# Chapter 9 Step 1. *A priori* model building

**What we know a priori:**

We want to determine if the trophic position can be predicted by body length, while taking into account the variation between species and lakes. So we want a model that looks like this:

\[TP_{ijk} \sim Length_i + Lake_j + Species_k + \epsilon_{ijk}\]
where:
- `TP_ijk`

is the trophic position of individual (i) from lake (j) of species (k)
- `ε`

are the residuals of the model (i.e. the unexplained variation).

## 9.1 Check data structure

**Does the data have the right structure?**

Look at the data structure:

```
## 'data.frame': 180 obs. of 4 variables:
## $ Lake : chr "L1" "L1" "L1" "L1" ...
## $ Fish_Species: chr "S1" "S1" "S1" "S1" ...
## $ Fish_Length : num 105 195 294 414 237 ...
## $ Trophic_Pos : num 2.6 2.7 2.74 2.74 2.79 ...
```

Now look at the distribution of samples for each factor:

```
## Fish_Species
## Lake S1 S2 S3
## L1 10 10 10
## L2 10 10 10
## L3 10 10 10
## L4 10 10 10
## L5 10 10 10
## L6 10 10 10
```

This dataset is perfectly balanced, but **mixed models can be used to analyze unbalanced experimental plans**, as it is often the case in ecology!

Let’s also look at the distribution of continuous variables:

```
# Look at the distribution of continuous variables:
par(mfrow = c(1, 2), mar = c(4, 4, 1, 1))
hist(fish.data$Fish_Length, xlab = "Length (mm)", main = "")
hist(fish.data$Trophic_Pos, xlab = "Trophic position", main = "")
```

Major deviations could cause heteroscedasticity problems. If necessary, make transformations. In this case, **the data seems OK**.

## 9.2 Check collinearity

**Check for collinearity between your explanatory variables**

The problem with collinear predictors is simply that they explain the same thing, so their effect on the response variable will be confounded in the model.
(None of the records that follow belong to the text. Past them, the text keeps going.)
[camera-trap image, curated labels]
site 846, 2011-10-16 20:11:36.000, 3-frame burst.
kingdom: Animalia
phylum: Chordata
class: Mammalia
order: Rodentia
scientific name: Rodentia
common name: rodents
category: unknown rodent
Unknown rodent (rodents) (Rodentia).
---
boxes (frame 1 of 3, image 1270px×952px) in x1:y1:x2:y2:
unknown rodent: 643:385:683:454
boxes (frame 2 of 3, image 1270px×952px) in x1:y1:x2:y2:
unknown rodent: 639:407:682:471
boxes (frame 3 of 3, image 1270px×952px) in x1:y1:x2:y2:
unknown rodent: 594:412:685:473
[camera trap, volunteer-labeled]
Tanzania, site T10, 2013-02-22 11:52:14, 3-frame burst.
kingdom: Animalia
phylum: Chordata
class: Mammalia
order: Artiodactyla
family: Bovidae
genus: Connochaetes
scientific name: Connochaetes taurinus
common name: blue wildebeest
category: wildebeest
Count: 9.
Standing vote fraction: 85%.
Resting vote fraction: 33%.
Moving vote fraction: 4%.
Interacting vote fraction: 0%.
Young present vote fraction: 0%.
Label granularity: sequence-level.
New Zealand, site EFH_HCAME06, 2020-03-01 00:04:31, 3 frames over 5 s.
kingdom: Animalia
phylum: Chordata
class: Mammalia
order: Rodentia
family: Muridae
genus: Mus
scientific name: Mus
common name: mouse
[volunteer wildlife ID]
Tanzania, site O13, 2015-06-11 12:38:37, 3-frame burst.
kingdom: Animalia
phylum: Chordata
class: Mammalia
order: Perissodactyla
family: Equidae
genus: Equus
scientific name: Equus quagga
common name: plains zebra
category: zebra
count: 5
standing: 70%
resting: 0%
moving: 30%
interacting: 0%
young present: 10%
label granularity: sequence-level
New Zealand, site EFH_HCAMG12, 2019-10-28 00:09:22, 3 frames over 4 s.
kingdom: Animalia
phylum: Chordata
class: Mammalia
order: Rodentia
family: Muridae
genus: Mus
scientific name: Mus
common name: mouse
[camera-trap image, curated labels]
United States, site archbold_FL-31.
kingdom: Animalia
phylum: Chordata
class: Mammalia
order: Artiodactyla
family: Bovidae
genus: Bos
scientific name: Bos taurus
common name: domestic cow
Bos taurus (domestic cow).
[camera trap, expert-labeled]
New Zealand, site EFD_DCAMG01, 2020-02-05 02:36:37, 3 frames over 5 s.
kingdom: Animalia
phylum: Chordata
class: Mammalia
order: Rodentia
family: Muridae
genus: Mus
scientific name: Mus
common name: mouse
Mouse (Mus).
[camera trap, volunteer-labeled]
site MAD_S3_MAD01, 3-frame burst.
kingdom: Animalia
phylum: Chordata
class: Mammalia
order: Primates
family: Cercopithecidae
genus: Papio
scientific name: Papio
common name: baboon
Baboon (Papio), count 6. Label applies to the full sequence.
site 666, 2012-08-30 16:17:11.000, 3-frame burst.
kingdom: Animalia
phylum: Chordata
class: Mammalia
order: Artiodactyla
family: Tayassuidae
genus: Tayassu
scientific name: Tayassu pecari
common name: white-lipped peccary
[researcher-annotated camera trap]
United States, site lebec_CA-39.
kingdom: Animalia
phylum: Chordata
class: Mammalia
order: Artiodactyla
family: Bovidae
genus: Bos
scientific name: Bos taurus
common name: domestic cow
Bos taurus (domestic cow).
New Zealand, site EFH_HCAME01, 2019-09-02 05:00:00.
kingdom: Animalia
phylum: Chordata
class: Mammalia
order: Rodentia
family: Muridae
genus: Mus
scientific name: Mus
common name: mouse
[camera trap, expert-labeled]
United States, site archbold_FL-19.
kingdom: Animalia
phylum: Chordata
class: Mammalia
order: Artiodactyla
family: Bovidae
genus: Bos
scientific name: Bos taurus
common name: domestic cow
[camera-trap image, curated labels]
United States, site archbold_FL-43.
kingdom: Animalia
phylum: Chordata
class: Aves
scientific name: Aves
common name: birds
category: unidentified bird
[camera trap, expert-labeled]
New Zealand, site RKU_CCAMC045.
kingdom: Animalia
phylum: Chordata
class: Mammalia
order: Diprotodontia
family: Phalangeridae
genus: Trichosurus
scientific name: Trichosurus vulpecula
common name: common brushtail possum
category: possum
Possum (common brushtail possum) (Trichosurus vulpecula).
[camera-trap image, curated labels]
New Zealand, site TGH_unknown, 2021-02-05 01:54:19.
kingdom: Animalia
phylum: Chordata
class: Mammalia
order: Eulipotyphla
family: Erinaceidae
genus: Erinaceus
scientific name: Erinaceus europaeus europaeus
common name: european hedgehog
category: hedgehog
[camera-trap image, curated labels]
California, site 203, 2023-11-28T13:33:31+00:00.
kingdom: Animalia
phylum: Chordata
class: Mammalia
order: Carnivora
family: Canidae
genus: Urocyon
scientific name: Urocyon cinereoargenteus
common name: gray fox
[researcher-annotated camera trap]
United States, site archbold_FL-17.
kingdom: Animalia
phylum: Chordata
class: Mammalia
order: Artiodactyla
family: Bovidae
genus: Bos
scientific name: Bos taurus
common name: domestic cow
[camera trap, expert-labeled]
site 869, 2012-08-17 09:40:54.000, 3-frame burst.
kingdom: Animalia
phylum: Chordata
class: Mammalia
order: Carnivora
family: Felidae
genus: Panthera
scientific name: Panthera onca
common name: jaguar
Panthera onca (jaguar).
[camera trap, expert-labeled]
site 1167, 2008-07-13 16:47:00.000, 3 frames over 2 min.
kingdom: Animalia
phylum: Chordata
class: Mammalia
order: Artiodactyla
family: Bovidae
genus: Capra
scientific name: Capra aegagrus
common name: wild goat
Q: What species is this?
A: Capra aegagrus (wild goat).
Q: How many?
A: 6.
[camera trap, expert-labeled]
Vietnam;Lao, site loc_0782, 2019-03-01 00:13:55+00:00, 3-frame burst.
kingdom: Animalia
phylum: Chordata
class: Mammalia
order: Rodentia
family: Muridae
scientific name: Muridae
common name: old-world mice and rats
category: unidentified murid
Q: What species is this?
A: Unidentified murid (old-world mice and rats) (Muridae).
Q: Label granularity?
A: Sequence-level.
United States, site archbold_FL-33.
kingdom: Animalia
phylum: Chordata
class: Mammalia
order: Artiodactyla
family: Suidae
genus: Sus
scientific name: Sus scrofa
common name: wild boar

In this example, there is no risk of collinearity with only one continuous variable. If you had another continuous variable (`var2`

), one simple way to check for collinearity is `cor(var1, var2)`

Here an example of collinearity.

## 9.3 Challenge 3

This is a thinking problem!

Given our data, What additional measures could we have taken in the field that could have been strongly correlated with body length?

## 9.4 Consider scale

**Consider the scale of your data**

If two variables in the same model have very different scales, the mixed model will likely return a `convergence error`

when trying to compute the parameters.

The Z-correction standardizes the variables and solve this problem (use function `scale()`

in `R`

):

\[z = \frac{x-mean(x)}{standard.deviation(x)}\] Consider the scale of the variables within our dataset:

Body length -> Long scale Trophic position -> Short scale

Because our data have very different scales of variation, we apply the **Z-correction**

```
# Standardized length, 'by hand'
fish.data$Z_Length <- (fish.data$Fish_Length - mean(fish.data$Fish_Length))/sd(fish.data$Fish_Length)
# Standardized trophic position, with the function scale
fish.data$Z_TP <- scale(fish.data$Trophic_Pos)
```

## 9.5 Do you need a LMM?

**Determine if you need a mixed model**

To find out if a mixed model is needed for your data, you need to determine whether it is important to consider the random effects that might influence the relationship you are interested in (in our case, lake and species).

We can do this by:

- Creating a linear model without random effect

- Calculating the residuals of this linear model

- Plot the residuals against the levels of the potential random factors

Create a linear model without random effects

Calculate residuals of this linear model

Plot the residuals against the levels of the potential random factors

```
par(mfrow = c(1, 2))
plot(lm.test.resid ~ as.factor(fish.data$Fish_Species), xlab = "Species",
ylab = "Standardized residuals")
abline(0, 0, lty = 2)
plot(lm.test.resid ~ as.factor(fish.data$Lake), xlab = "Lake",
ylab = "Standardized residuals")
abline(0, 0, lty = 2)
```

These results suggest that there is residual variance that could be explained by these factors, so they should be included in a mixed effect model!